Already, the county is staring at a $350 million shortfall over the next year and a half.
“[Without reductions] the county will likely find itself in the same position every year, identifying a gap that must be closed and then scrambling for a solution,” warned OLO Director Karen Orlansky. “There are no magic solutions where everyone wins.”
Over the past decade, the costs of pension and retirement benefits jumped from $59.3 million to $193.4 million — 226 percent — and health benefits for active employees soared 134 percent, from $134.4 million to $314.6 million.
Benefits increased more than 120 percent, while employee salaries grew 50 percent.

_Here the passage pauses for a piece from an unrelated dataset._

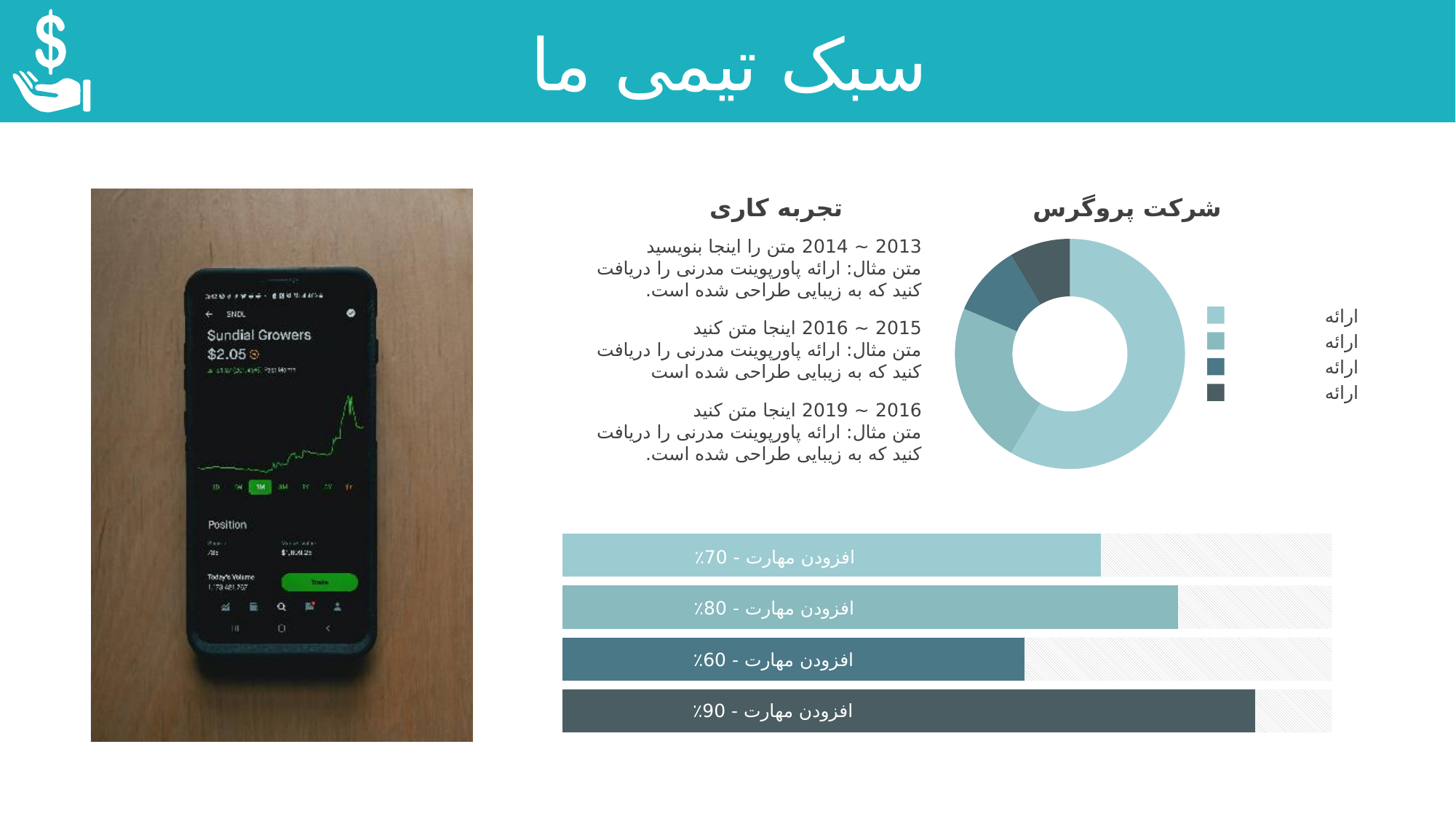
In the horizontal bars at the bottom right of the slide, what value is shown on the top bar? 70% What is the title of the doughnut chart on the slide? شرکت پروگرس In the horizontal bars at the bottom right of the slide, which bar has the lowest value? The third bar, 60% What type of chart is the chart titled "شرکت پروگرس"? Doughnut chart What label is used for every legend entry of the "شرکت پروگرس" chart? ارائه In the horizontal bars at the bottom right of the slide, what value is shown on the bottom bar? 90% How many entries does the legend of the "شرکت پروگرس" chart list? 4 In the horizontal bars at the bottom right of the slide, what is the difference between the highest and lowest values? 30% How many slices does the "شرکت پروگرس" doughnut chart have? 4 In the "شرکت پروگرس" chart, which colour slice is the largest? The lightest blue slice In the horizontal bars at the bottom right of the slide, which bar has the highest value? The bottom bar, 90% How many horizontal bars are shown at the bottom right of the slide? 4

However, officials have yet to rally around a solution.
Among the possibilities: limit employer coverage for health benefits to 70 percent — schools pay up to 95 percent — roll back salaries by as much as 5 percent or switch to a defined-contribution plan for retirement benefits, such as a 401(k) system, which would save hundreds of millions of dollars in the long term.
In comparison, the county would have to hand pink slips to 110 workers just to save $10 million.
“The only way I see to avoid the worst outcome — which is layoffs — and protect taxpayers is to grapple and address the cost per employee,” said Councilman Phil Andrews, D-Gaithersburg/Rockville.
Such talk isn’t sitting well with the county’s public employees unions.
“It’s appalling that these sentiments are echoed by our so-called friends who call themselves progressive Democrats,” said Gino Renne, president of the Municipal and County Government Employees Organization.
Montgomery teachers union President Doug Prouty added: “Montgomery County voters did not elect the Tea Party, and they do not expect the members of the County Council to act like the Tea Party.”
Some council members bristled over challenges to their liberalism.
“You are before one of the most progressive political bodies in the country,” said Councilman Roger Berliner, D-Bethesda/Potomac. “We are not right-wing folks. We have to look at [compensation], or else we would be irresponsible.”